Грекам также не были чужды представления о том, что одежда и скромность связаны между собой — но в этой своей функции одежда годилась для женщин, а не для мужчин. Полностью обнаженная женская фигура в греческом искусстве появляется довольно поздно, и стоит она, как правило, наклонившись вперед, в закрытой защитной позе, а рядом с ней лежит ее одеяние. Обнаженный мужчина-грек стоит прямо и зачастую вовсе не нуждается в какой бы то ни было драпировке — либо же откидывает ее за спину, дабы еще больше подчеркнуть красоту нагого тела. У Аполлона Бельведерского и ватиканского Мелеагра, признанных образцов мужской красоты, драпировка свисает позади, оставляя фигуру открытой. Плащ Аполлона, «спускающийся приятными складками… вносит в композицию ласкающее глаз разнообразие, ни в малой степени не лишая зрителя красот обнаженной натуры», — пишет Хогарт.
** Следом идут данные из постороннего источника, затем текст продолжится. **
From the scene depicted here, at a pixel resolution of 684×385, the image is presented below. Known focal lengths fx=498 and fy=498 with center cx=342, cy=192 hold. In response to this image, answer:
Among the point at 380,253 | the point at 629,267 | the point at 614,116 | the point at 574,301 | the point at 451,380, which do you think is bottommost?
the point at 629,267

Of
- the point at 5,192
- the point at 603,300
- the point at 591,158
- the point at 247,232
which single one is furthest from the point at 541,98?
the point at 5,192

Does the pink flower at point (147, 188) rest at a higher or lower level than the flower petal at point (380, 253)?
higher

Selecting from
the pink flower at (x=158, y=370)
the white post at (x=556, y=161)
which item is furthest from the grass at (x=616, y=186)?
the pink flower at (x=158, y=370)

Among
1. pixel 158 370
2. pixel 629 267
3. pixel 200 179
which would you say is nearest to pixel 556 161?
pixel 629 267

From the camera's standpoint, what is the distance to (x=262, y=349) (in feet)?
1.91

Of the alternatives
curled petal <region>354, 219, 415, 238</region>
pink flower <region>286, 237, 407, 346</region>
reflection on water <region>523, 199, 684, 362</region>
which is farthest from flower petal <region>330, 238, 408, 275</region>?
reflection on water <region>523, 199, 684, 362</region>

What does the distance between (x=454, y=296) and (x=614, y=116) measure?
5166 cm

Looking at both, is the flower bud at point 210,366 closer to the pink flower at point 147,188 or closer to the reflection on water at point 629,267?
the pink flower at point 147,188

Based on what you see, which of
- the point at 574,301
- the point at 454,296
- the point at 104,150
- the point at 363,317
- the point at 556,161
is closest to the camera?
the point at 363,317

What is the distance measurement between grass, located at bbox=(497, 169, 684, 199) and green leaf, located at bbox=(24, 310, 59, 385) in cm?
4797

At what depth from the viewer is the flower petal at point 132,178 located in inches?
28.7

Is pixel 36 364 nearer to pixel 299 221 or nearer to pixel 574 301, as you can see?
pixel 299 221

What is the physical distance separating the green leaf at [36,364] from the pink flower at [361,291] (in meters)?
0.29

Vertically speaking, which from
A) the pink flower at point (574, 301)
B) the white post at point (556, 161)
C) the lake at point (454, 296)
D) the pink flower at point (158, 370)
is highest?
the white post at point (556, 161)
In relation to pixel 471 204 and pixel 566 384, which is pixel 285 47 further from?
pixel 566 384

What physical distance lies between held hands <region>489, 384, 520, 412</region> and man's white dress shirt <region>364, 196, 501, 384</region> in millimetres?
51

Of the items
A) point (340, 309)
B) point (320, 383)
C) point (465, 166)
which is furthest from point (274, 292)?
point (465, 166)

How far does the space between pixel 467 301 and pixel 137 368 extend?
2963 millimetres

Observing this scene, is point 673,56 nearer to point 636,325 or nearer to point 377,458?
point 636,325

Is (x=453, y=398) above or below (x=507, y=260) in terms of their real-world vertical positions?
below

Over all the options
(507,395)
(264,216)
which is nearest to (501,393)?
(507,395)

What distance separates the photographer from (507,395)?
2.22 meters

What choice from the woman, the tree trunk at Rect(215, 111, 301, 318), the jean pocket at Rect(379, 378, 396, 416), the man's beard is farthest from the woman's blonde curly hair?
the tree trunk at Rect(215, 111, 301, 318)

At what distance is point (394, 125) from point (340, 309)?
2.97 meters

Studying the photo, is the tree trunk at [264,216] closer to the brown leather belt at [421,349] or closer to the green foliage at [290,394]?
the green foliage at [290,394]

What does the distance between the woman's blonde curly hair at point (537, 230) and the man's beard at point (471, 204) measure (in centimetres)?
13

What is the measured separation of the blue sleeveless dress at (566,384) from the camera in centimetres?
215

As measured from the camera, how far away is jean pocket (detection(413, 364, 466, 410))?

Мужчины-греки носили такого рода одеяния только ради пущей элегантности, чтобы тем выгоднее подчеркнуть обнаженность передней части тела.

<…>

Проблема того, как согласовать легкий трепет приведенной в движение материи и тяжесть мрамора была вполне разрешимой для греческого скульптора эллинистических времен, прошедшего выучку многовековой традиции, которая с давних пор старалась передать одну субстанцию через посредство другой. <…>

Развевающееся платье Ники Самофракийской неизменно превозносилось как образец динамической экспрессии, за возникающее ощущение, что эта крылатая фигура и в самом деле вот-вот оторвется от земли, однако самое сильное впечатление производит все-таки сама драпировка, ее поразительные каменные складки. Динамичность движений здесь не следует переоценивать. Уже высказывалось аргументированное мнение о том, что сложная драпировка, которую мы видим и на этой, и на многих других скульптурах эллинистического времени, прежде всего отражает позднегреческие представления о рельефной ткани как о пластичной и текучей, чья неровная поверхность подхватывает переменчивую игру света — в противоположность гладким линейным поверхностям, принятым в V веке и ранее. Однако помимо общего привкуса стилистической свободы, свойственного эллинистической скульптуре — трактовка ткани в этом смысле следует параллельным курсом трактовке человеческой плоти и волос, — остается некий элемент обобщения, сохранявшийся в передаче драпировки на протяжении всех периодов существования греческого искусства. Ткань, насколько бы натуралистично она ни выглядела и как бы свободно себя ни вела, не копировалась с натуры — она выстраивалась, и выстраивалась продуманно. <…>

Другие, более поздние, пластические школы, прибегавшие к активному использованию «драматической» драпировки — такие как готическая или барочная, — критиковались не за излишнее нагромождение тканей и не за то, что в том или ином случае ткань была неуместна, а за нелепую и «неестественную» манеру заставлять ее жить собственной жизнью, отличной от жизни тела. Груди, локти и колени греческих статуй настолько убедительно и расчетливо вырисовываются из-под складок ткани, что драпировка слишком ровно облегающая тело или, наоборот, ведущая себя слишком своевольно, выглядит подозрительно. И тем не менее одежды Ники ничуть не менее эксцентричны, чем одежды какого-нибудь ангела в исполнении Бернини. <…>

В некоторых скульптурах эллинистического периода, изображающих драпированные женские фигуры, используется эффект наложения одного тонкого слоя материи на другой, так что противоположно ориентированные системы складок пересекаются между собой. Тело, хотя и угадывается сквозь тонкую ткань достаточно явственно, как того и требовали общепринятые конвенции, здесь значит гораздо меньше, чем образованный одеждой сложный поверхностный узор. Ощущение, что подобного рода сосредоточенность на ткани как на феномене в каком-то смысле есть признак упадка и что «чистая» форма предполагает подчинение ткани телу, помогает упрочить представление об эллинистической культуре как о декадентской.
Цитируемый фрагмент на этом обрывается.